Son parcours est riche et passionnant : elle a commencé sa carrière en Chine, a travaillé au sein d’un groupe pétrolier, dans la finance, puis durant six ans au sein du cabinet Carbone 4 auprès d’Alain Grandjean et Jean-Marc Jancovici.
Aujourd’hui, elle dirige le pôle Transition écologique du Groupe SOS, la première entreprise sociale européenne, avec 16 000 salariés, et elle est responsable du comité scientifique de l’association Fermes d’avenir, qui fait partie du groupe depuis mars 2016. Elle co dirige également le cabinet Auxilia, qui conseille les entreprises pour les accompagner dans la transition.
C’est une femme engagée et déterminée, avec qui nous avons parlé d’agriculture, de transition, de l’urgence de repenser les modèles et les indicateurs de réussite et de richesse, du rapport au monde politique, de l’aveuglement collectif et des nouveaux imaginaires à diffuser.

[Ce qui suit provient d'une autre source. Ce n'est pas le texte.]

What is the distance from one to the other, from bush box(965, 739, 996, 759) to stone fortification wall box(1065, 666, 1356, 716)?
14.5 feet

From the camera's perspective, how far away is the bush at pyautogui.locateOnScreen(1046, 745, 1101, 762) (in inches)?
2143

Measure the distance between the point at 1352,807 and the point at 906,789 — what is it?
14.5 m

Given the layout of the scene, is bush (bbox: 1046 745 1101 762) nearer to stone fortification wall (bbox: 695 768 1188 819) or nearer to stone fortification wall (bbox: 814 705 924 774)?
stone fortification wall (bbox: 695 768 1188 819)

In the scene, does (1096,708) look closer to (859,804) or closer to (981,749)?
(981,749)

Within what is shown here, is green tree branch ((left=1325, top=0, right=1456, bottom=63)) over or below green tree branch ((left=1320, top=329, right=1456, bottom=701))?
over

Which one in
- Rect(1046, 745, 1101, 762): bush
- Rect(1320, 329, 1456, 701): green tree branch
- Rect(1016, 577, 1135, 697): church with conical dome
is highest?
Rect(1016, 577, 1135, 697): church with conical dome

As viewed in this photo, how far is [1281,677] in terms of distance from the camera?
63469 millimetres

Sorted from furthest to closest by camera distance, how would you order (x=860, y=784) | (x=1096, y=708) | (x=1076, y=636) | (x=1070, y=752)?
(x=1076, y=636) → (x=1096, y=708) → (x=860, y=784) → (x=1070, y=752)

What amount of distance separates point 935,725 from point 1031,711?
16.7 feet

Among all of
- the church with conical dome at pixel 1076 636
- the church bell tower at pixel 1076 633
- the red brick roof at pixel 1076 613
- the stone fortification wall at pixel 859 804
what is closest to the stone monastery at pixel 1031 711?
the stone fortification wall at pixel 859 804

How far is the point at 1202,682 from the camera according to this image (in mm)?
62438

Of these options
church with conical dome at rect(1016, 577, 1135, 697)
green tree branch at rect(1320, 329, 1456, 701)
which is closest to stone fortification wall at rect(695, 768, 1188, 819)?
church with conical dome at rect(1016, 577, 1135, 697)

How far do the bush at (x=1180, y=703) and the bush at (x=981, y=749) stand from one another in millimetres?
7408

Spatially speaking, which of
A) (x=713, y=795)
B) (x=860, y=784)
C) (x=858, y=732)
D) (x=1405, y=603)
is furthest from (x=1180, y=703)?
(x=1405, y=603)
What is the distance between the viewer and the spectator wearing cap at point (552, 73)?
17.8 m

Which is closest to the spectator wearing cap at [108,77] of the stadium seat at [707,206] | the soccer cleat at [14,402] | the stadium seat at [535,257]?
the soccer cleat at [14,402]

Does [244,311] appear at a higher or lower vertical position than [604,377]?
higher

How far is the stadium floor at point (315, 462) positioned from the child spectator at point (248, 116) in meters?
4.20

> Entretien enregistré le 19 mars 2018
EXTRAITS
"Aujourd'hui il y a 60 % des sols en france qui sont morts ou quasi morts ; ça veut dire tassés, érodés, minéralisés, incapables de produire sans apports d'engrais chimiques et de forte mécanisation." (3 min 36)
"On est assis sur une agriculture extractive, chimique, de prédation des ressources et on est en train de détruire notre capital naturel." (4 min 50)
"Je pense qu'il va y avoir dans les années qui s'annoncent beaucoup de ruptures et de crises dans beaucoup d'endroits de la planète. Il y en a toujours eu ; la question c'est la vitesse de transition : c'est le nombre de crises et les impacts qu'elles vont avoir. Toute action qu'on peut faire à échelle individuelle est non seulement utile mais indispensable. Si on souhaite se tourner vers l'avenir, c'est accepter de remettre en question cet héritage historique, ces organisations en place, et c'est accepter de dire qu'on peut jouer un rôle pour l'avenir." (7 min 10)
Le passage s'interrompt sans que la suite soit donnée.